GPU scheduling in Kubernetes: node taints, device plugins, the practical reality

The NVIDIA device plugin, node taints and tolerations, the multi-tenancy reality of one GPU per pod vs MIG vs vGPU. The scheduling primitives that work at homelab scale on a single 1080 Ti and the ones that change shape entirely at fleet scale.

Sid Smith

10 Nov 2025 • 7 min read

GPU scheduling in Kubernetes has the same property as IPv6: every five years the answer is supposedly close to finished, and every five years the actual fleet is still running half the old way and half the new way. The 2025 version is more mature than the 2020 version, but the gap between the documentation and the operational reality is still where teams lose weeks.

I’ve been running the NVIDIA device plugin and an open-source GPU operator on engine-01 (the Linux box with a single GTX 1080 Ti) for long enough to feel the parts of the story that work and the parts that don’t. The 1080 Ti is too old for MIG, too small for vGPU, and not exotic enough to justify any of the heavyweight scheduling primitives, which makes it a pretty honest test of the baseline pattern. The fleet-scale concerns I’m folding in from public reporting, conversations with practitioners, and the documented behavior of the device plugin under more interesting hardware.

The baseline: NVIDIA device plugin

The NVIDIA Kubernetes device plugin is the thing that makes a GPU node’s GPUs visible to the K8s scheduler. It runs as a DaemonSet on every node tagged for GPU work. It exposes nvidia.com/gpu as an allocatable resource. Pods request nvidia.com/gpu: 1 in their resource spec. The scheduler matches.

That’s the whole baseline. The plugin handles the device files (/dev/nvidia0, /dev/nvidia-uvm, etc.), the CUDA driver visibility into the pod, and the basic accounting. If you’ve ever installed the plugin and run a nvidia-smi from inside a pod, you’ve seen the baseline working.

The catch (and it’s a meaningful one) is that the baseline gives you one GPU per pod. There’s no fractional allocation in the box. A pod requesting nvidia.com/gpu: 1 gets the whole device. If your model needs half a GPU’s memory, the other half goes idle for the lifetime of the pod.

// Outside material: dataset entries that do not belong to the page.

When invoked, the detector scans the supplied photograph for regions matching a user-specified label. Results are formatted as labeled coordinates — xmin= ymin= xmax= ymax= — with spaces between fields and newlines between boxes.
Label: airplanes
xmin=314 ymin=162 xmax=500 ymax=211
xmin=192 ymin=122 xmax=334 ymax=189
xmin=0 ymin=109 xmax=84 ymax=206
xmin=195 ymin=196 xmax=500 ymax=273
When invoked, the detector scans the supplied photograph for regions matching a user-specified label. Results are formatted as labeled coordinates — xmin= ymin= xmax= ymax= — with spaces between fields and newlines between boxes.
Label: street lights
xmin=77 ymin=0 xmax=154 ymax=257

On engine-01 with one 1080 Ti, that’s the right model. There’s only one GPU. The 1080 Ti has 11 GB of VRAM, which is enough for a 7B at Q4 or two smaller models if you partition by hand, but the partition has to happen inside the serving process, vLLM doesn’t share the GPU with another vLLM instance gracefully, and the scheduler can’t help me there.

At fleet scale, the one-GPU-per-pod model gets expensive fast. An H100 has 80 GB of VRAM; if you’re serving a 7B model and consuming the whole device, you’re paying for 70 GB of unused VRAM. That’s the multi-tenancy problem.

The multi-tenancy problem and its three answers

The three answers, in increasing order of operational sophistication:

One GPU per pod (the baseline)

What I described above. It works. It’s wasteful for small models on big GPUs. It’s correct for large models on appropriately-sized GPUs.

The right answer when: your models are sized to fill the GPU (a 70B at FP16 on a 80 GB H100, that’s a tight fit, you want the whole device), or you only have one GPU and you don’t have a choice, or you’re in early days of platform maturity and the operational simplicity matters.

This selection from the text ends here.